Si chiama Sistema di qualità nazionale zootecnia e nei cassetti del Ministero per le Politiche agricole è arrivato tempo fa, sotto la spinta di alcune organizzazioni di allevatori, ma da lì non è uscito.
Almeno sino ad oggi, se si escludono pochi episodi che hanno portato al riconoscimento di alcuni disciplinari di produzione (la scottona ai cereali o l’uovo + qualità ai cereali) dei quali non si è sentito molto parlare, ne tantomeno è stato frequente incontrarli sui banchi di vendita.

Ma ecco la svolta, per molti versi inaspettata. E’ “nascosta”, per così dire, nelle pieghe della legge di conversione del decreto Rilancio, pubblicato sulla Gazzetta ufficiale 180 del 18 luglio.
Fra le 236 pagine che la compongono ecco comparire un nuovo articolo, il 224-bis, intitolato: “Sistema di qualità nazionale per il benessere animale”, una sorta di evoluzione del dimenticato Sistema nazionale per la zootecnia, arricchito con il benessere animale, tema assai “alla moda”.
 

Adesione volontaria e lavoro gratis

L’obiettivo, si legge, è quello di definire l’insieme dei requisiti di salute e di benessere animale, andando oltre quanto già stabilito dalle normative nazionali ed europee.
Il tutto prestando attenzione alle emissioni nell’ambiente.

L’adesione al “Sistema” è volontaria e per accedervi è necessario rispettare le regole che saranno precisate dal dicastero agricolo e da quello della salute, accettando ovviamente i relativi controlli.
Insieme alla disciplina produttiva, si deciderà quale debba essere il segno distintivo con il quale identificare i prodotti ottenuti.

Il tutto sotto la guida di un costituendo organismo tecnico scientifico che dovrà definire regime e modalità di gestione del Sistema.
Curioso il fatto che tale organismo debba lavorare gratis, visto che è specificato che non sono previsti compensi, gettoni e nemmeno rimborsi spese.


I costi e la concorrenza

L’dea in sé meriterebbe un plauso. Promuovere il benessere animale è sempre cosa positiva.
Che sia già previsto anche un sistema di identificazione delle produzioni ottenute nel rispetto del “Sistema benessere” è altrettanto importante.

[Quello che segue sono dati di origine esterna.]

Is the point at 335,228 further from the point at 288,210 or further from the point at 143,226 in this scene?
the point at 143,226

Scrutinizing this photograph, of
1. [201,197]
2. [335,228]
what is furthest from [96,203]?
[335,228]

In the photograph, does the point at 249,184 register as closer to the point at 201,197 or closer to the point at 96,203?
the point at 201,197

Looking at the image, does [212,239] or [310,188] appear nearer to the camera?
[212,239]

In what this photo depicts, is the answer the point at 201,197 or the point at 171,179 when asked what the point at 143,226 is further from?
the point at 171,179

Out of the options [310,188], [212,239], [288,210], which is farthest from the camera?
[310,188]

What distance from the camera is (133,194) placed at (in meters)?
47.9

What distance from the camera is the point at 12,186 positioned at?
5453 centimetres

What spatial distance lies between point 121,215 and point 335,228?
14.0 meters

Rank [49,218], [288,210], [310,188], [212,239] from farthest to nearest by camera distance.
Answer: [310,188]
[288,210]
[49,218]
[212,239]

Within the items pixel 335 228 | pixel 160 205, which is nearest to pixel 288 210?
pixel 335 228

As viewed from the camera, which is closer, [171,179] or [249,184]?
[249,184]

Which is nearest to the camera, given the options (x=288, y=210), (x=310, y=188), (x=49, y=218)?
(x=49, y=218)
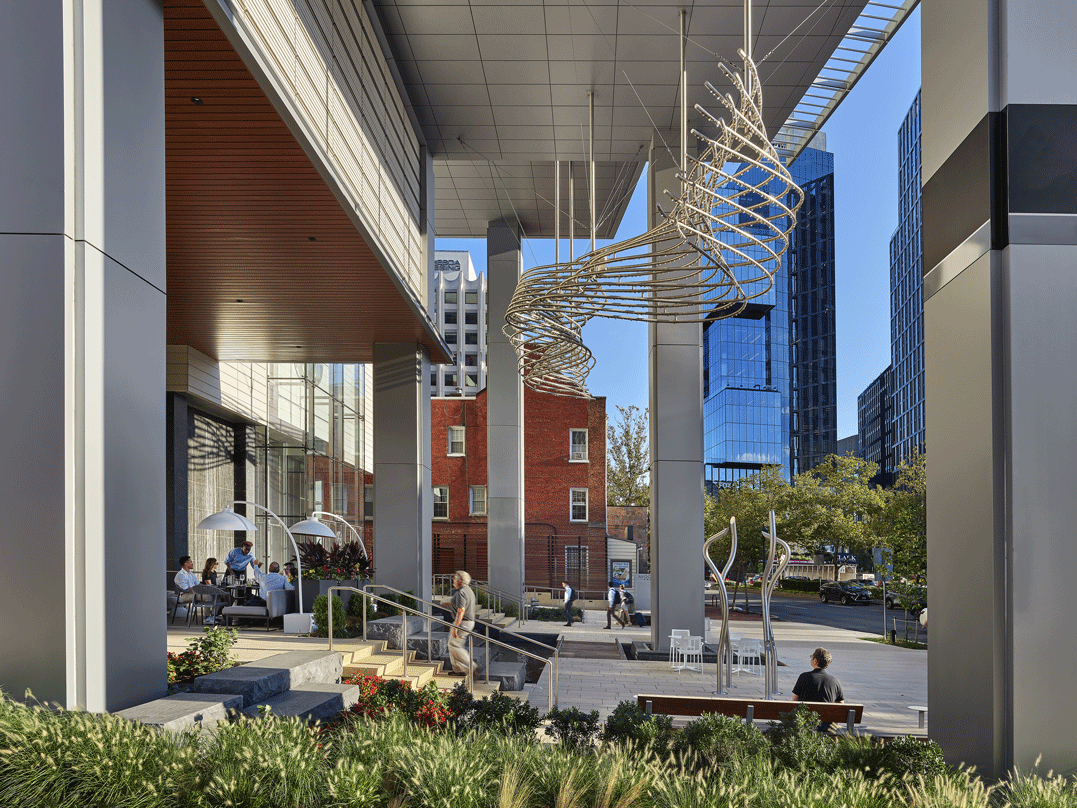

Perché il benessere animale non sempre è gratis. Gli animali tentano di ripagarlo migliorando il loro stato di salute, aumentando produzione e qualità. Ma non sempre ciò è sufficiente.
Più sovente l’aumento dei costi grava sul bilancio dell’azienda e non può essere scaricato sul prezzo finale.

E poi c’è il grande capitolo della concorrenza nei commerci internazionali.
Senza adeguate politiche di controllo e sostegno si rischia di non poter competere sui mercati globali e di subire la concorrenza del prodotto di importazione, che del rispetto per gli animali non ha alcuna cura.


I soldi di Bruxelles

Tutti problemi che sono stati messi in evidenza nella recente presentazione del “Sistema benessere”, illustrato a grandi linee da Filippo Gallinella (presidente commissione Agricoltura alla Camera) e Giuseppe L’Abbate (sottosegretario al ministero per le Politiche agricole).

Più volte si è fatto cenno in questa occasione alla possibilità di accedere anche per questo progetto alle risorse che giungeranno dal Recovery Fund.
Al momento però solo ipotesi, il cui perimetro resta talmente indefinito da rischiare una lunga permanenza nel cassetto delle buone intenzioni.


I punti critici

I rappresentanti della filiera produttiva presenti all’incontro di presentazione del “Sistema” (fra gli altri François Tomei di Assocarni, Antonio Forlini di Unaitalia) hanno ricordato alcuni punti critici.
Fra questi la “confusione” nel definire con precisione il benessere animale e i maggiori costi, insostenibili senza adeguate risorse.
In particolare in campo avicolo, dove già è applicata una certificazione volontaria sul benessere, si è pronti ad affrontare questo nuovo percorso, purché ci sia una difesa dalla concorrenza che non segue le stesse regole.


Le trappole da evitare

In ogni caso è bene ricordare che il “Sistema qualità nazionale per il benessere animale” è ora codificato, ma solo nelle sue linee essenziali, in una legge dello Stato.
Se ben organizzato, coinvolgendo tutta la filiera, sostenuto con adeguate risorse, potrebbe tradursi in uno strumento formidabile per dare alla parte migliore della nostra zootecnia gli strumenti per farsi riconoscere per quel che vale, anche sui mercati internazionali.
Il paragone con le produzioni Dop è quello che più rende l’idea.

Due i rischi ora da evitare. Una caduta nella facile trappola di una visione bucolica dell’allevamento, che non ha nulla a che vedere con il benessere animale. E infine che anche questo progetto cada nel dimenticatoio.